Temporary workarounds using inline assembly: https://godbolt.org/z/7qob8G3j7

#define addb(a, b) asm (\
    "addb %1, %b0"\
    : "+r"(a) : "mi"(b))

int add2bytes(uint8_t* a, uint8_t* b) {
    int ret = *a;
    addb(ret, *b);
    return ret;
}

Now Clang -O3 produces:

add2bytes(unsigned char*, unsigned char*):                       # @add2bytes(unsigned char*, unsigned char*)
        movzx   eax, byte ptr [rdi]
        add     al, byte ptr [rsi]
        ret

Peter Cordes · Accepted Answer

Both compilers are doing a poor job here, but clang's code is especially bad and has no real upside anywhere. And an easily avoidable downside on everything except Intel CPUs a decade old (which rename low-8 partial registers).

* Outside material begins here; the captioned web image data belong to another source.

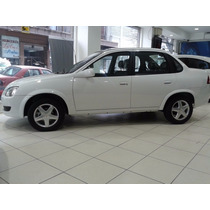 Chevrolet Corsa Classic Anticipo 70 Mil Duna Ka 206 Gol
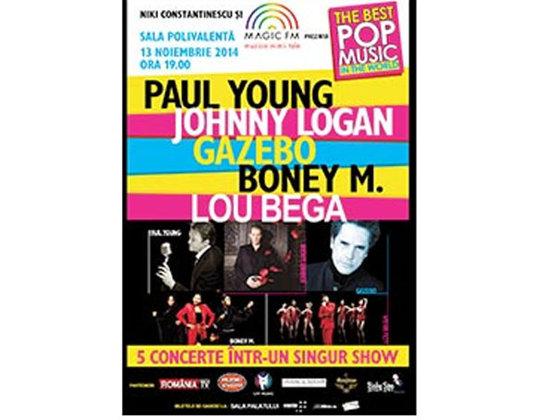 """Imaginea articolului """"The Best Pop Music in The World"""": Paul Young, Lou Bega, Boney M., Johnny Logan şi Gazebo concertează, pe 13 noiembrie, în Bucureşti"""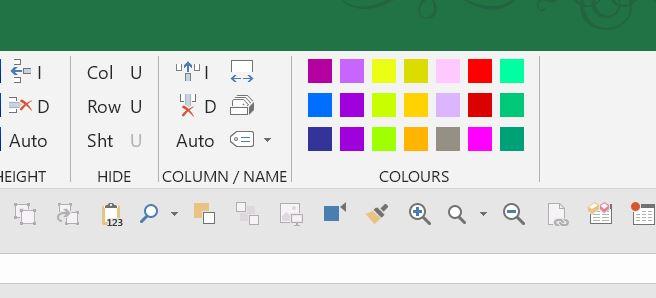 Colours for Ribbon.JPG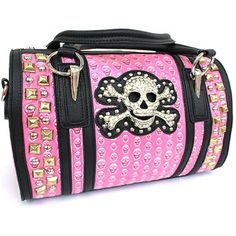 """Super Cute Skull Bag Full of Shiny Rhinestones! All Heads Will Turn When You Tote This Around Town! Here Are the Details:  Approximate Size 13""""(L) x8.5""""(H)7""""(W) Double Handle Strap Make Easy To Carry Zip Closure Top Side Zipper Pocket Two pouch pockets Inside It comes With One Long Strap Nice Metal SKULL HEAD RHINESTONE On Front  Order One Today - Your Friends Will Envy You! Tell Them Where You Find Such Cool Items!"""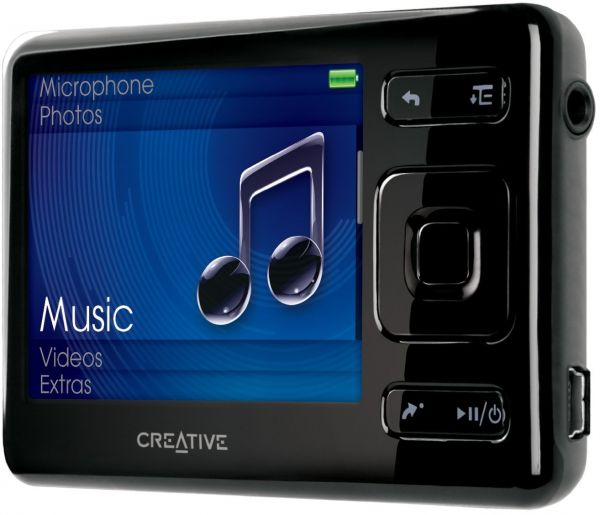 souq creative zen mp3 player 16gb black uae. Black Bedroom Furniture Sets. Home Design Ideas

The optimal asm is what you suggest, movzx load, then byte add, leaving a uint8_t result in the low byte, correctly zero-extended to int as required by the C semantics. (Thanks for reporting it upstream: https://github.com/llvm/llvm-project/issues/56498 - I commented there about movzx being a good idea for byte loads in general, even when LLVM doesn't need the result zero-extended.)

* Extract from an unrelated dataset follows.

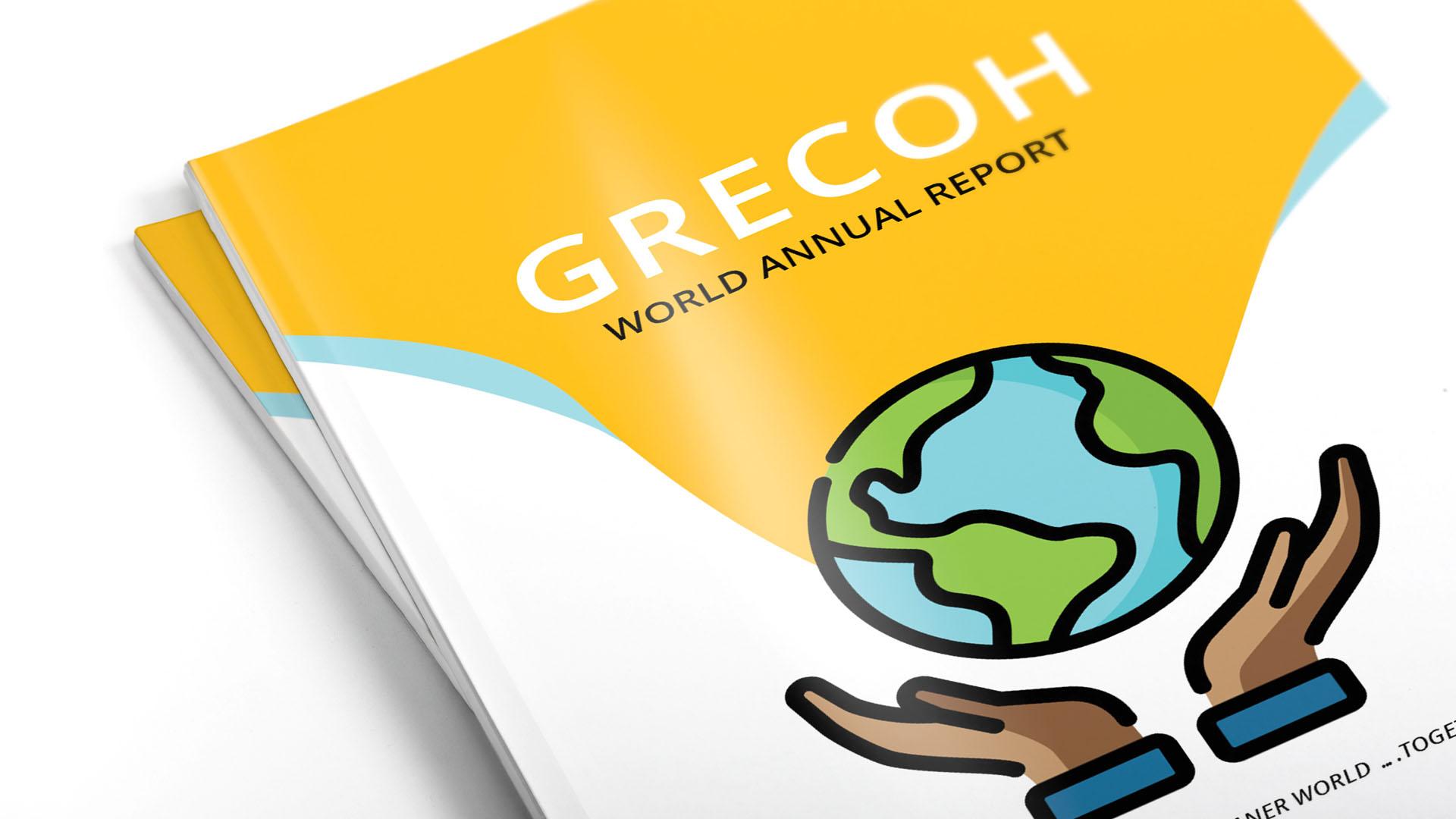 Grecoh - Deigned by Jabari Creative Studios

A movzx is necessary somewhere, but it can be in the initial load. (A movzx is generally a good idea for a byte load anyway, to avoid a false dependency on the old RAX; clang's choice to save 1 byte is probably not a good one even when it doesn't end up needing a separate movzx right after.)

There are basically three relevant behaviours here, among x86-64 CPUs.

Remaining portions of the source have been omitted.